De acentuar ate que as necessidades de reprovação e prevenção do crime exigem dos tribunais que tais realidades não se percam de vista.
O que se alinhou leva linearmente a conclusão de que nem o artigo 72 nem o artigo 48 do Codigo Penal foram violados.
Quanto ao ultimo ponto focado pelo recorrente: não pretende ser expulso do Pais.
A mesma foi decretada com base no n. 2 do artigo 34 do Decreto-Lei 430/83.
Porem, jurisprudencia mais recente deste Supremo
Tribunal de Justiça, tem entendido que a pena acessoria de expulsão de estrangeiro do Pais, não pode ser aplicada automaticamente, mas apenas quando a necessaria factualidade, sem pressuposto, conste da acusação e da pronuncia - cfr. Acordão do Supremo Tribunal de Justiça de 26 de Setembro de 1991 in Col. Jur. Pag. 31/32.
In casu, assim se não procedeu e o tribunal mostrou-se pelo automatismo da expulsão.
A orientação ora seguida por este Alto Tribunal, entronca-se a final num problema de constitucionalidade duvidosa do preceito acima referido e face ao acordão 224/90 do Tribunal Constitucional que, com força obrigatoria geral, declarou a inconstitucionalidade das normas do artigo 46 n. 2 alineas a) e c) do Codigo da Estrada, por viciação do n. 4 do artigo 30 da Constituição.

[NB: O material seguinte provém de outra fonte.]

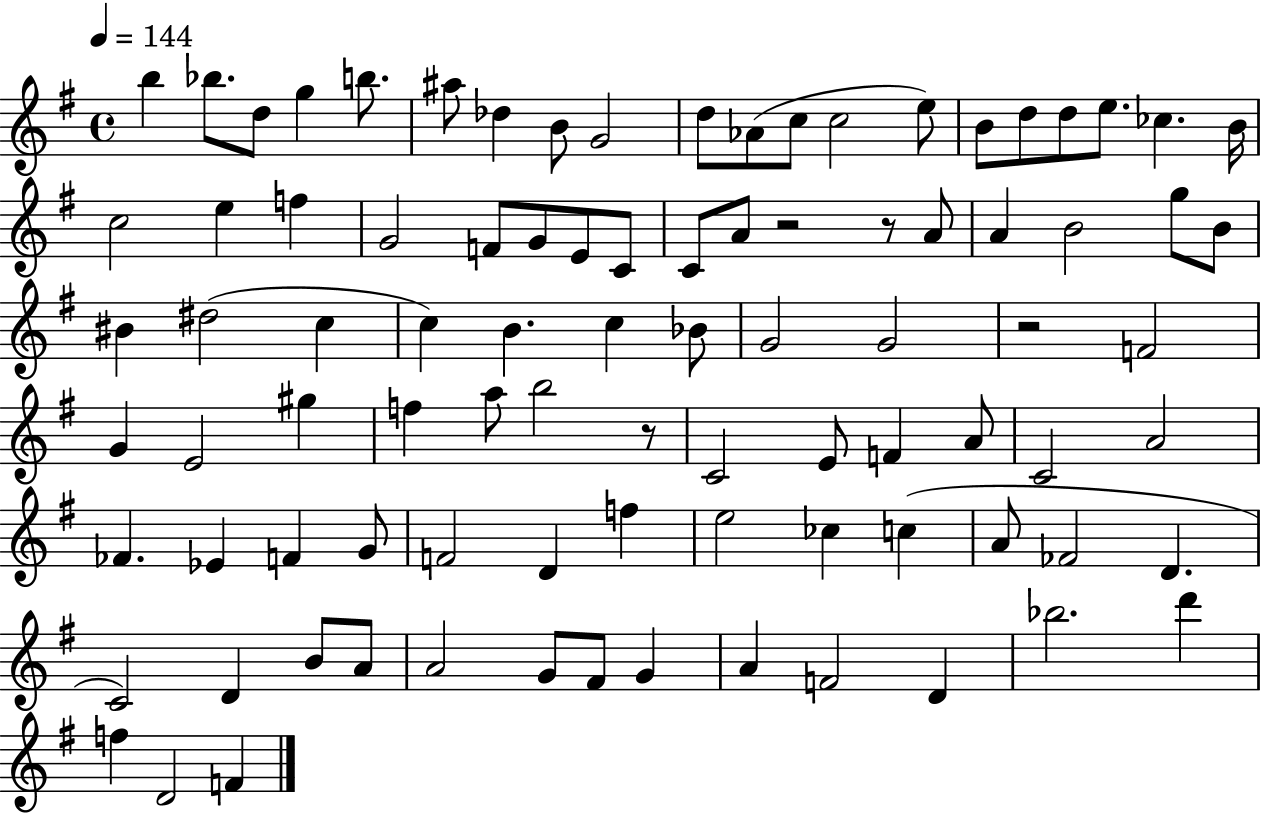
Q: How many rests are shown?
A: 4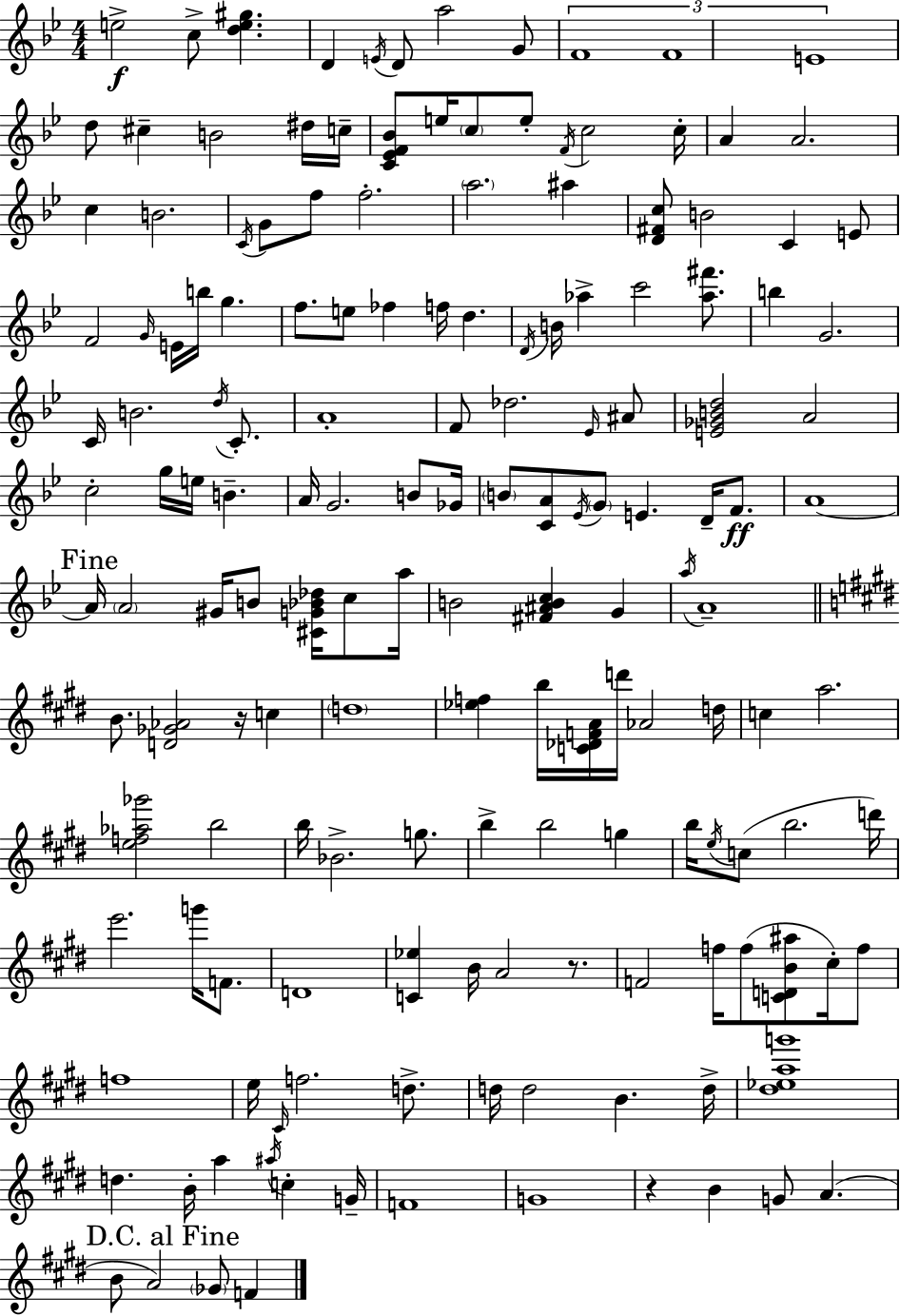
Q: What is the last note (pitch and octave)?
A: F4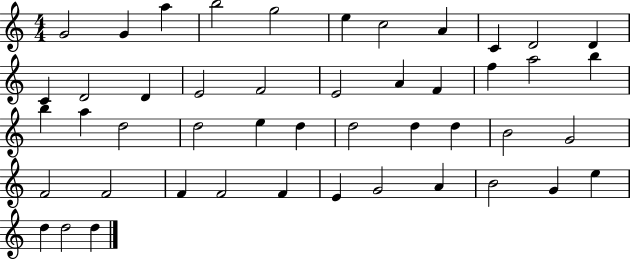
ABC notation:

X:1
T:Untitled
M:4/4
L:1/4
K:C
G2 G a b2 g2 e c2 A C D2 D C D2 D E2 F2 E2 A F f a2 b b a d2 d2 e d d2 d d B2 G2 F2 F2 F F2 F E G2 A B2 G e d d2 d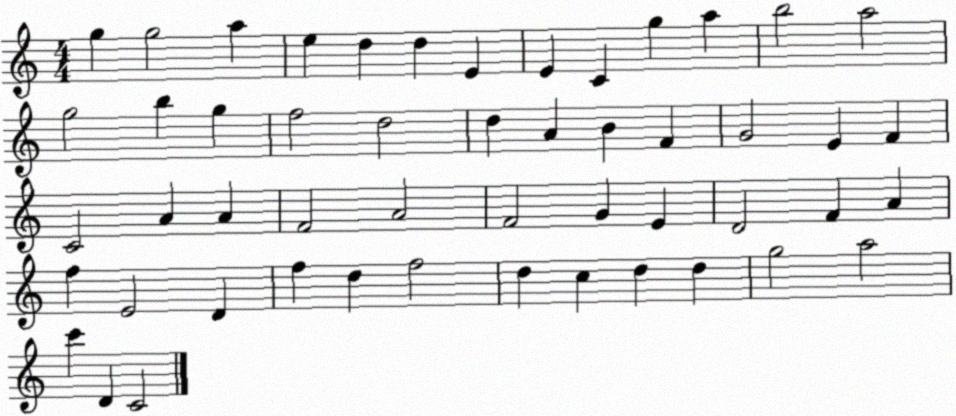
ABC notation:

X:1
T:Untitled
M:4/4
L:1/4
K:C
g g2 a e d d E E C g a b2 a2 g2 b g f2 d2 d A B F G2 E F C2 A A F2 A2 F2 G E D2 F A f E2 D f d f2 d c d d g2 a2 c' D C2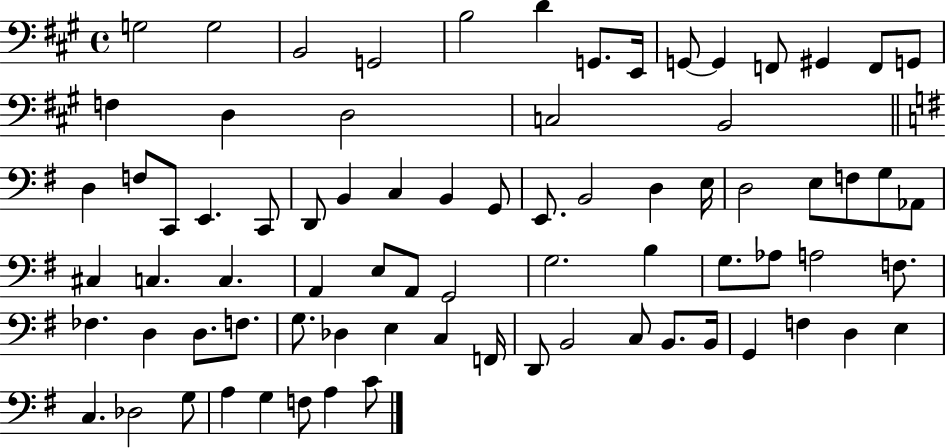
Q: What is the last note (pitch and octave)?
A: C4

Estar-se-ia face a um lugar paralelo, e não pode levar a quebra da unidade do sistema.
E ate razoavel supor que o arguido apos o cumprimento da pena imposta se encontre socialmente recuperado de modo a não se impor a sua expulsão do Pais.
E as penas acessorias, como as principais, so devem ser aplicadas na medida em que seja necessario.
Destarte, vingo neste ultimo ponto a pretensão do recorrente.
Termos em que, sem necessidade de maiores considerações, concede-se parcial provimento ao recurso
- tão so no tocante a sua expulsão do Pais, que não se decreta - confirmando-se no mais a decisão recorrida, considerada a alteração incriminatoria retro mencionada.
Custas na proporção do rendimento pelo arguido 2/3.
Lisboa, 9 de Abril de 1992
Vaz Sequeira,
Lucena e Valle,
Lopes de Melo,
Cerqueira Vahia.
Decisão impugnada:
Acordão de 91.09.30 do Tribunal de Circulo de Portimão.